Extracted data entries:
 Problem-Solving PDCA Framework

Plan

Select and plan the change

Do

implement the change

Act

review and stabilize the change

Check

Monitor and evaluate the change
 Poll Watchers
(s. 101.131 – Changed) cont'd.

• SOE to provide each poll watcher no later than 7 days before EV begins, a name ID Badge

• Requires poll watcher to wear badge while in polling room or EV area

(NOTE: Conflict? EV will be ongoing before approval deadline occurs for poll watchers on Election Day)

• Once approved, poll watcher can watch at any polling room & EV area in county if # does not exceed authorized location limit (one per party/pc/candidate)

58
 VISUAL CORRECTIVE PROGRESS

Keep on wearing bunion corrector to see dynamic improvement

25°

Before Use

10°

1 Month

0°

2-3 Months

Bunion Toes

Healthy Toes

--

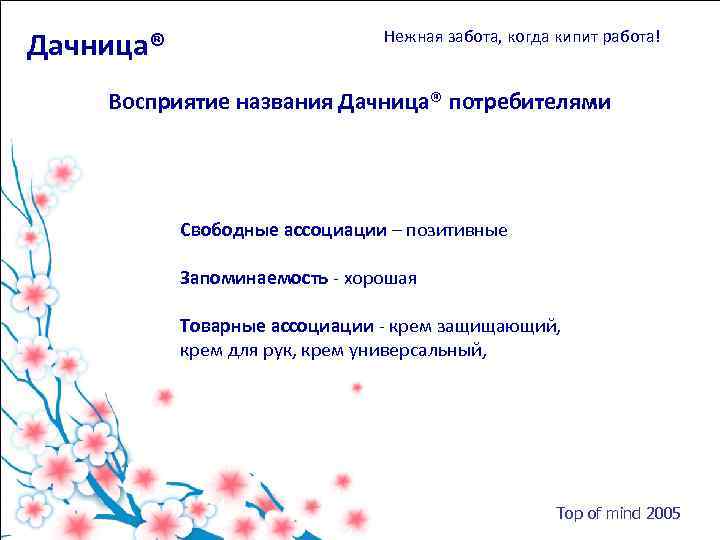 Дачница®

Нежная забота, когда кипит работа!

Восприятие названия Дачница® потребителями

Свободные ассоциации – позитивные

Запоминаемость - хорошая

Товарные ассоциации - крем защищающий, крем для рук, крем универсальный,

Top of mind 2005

• PROBLEM DESCRIPTION: Tally the lines of the records above that contain the word "room". Give only the total.

• OUTPUT: 2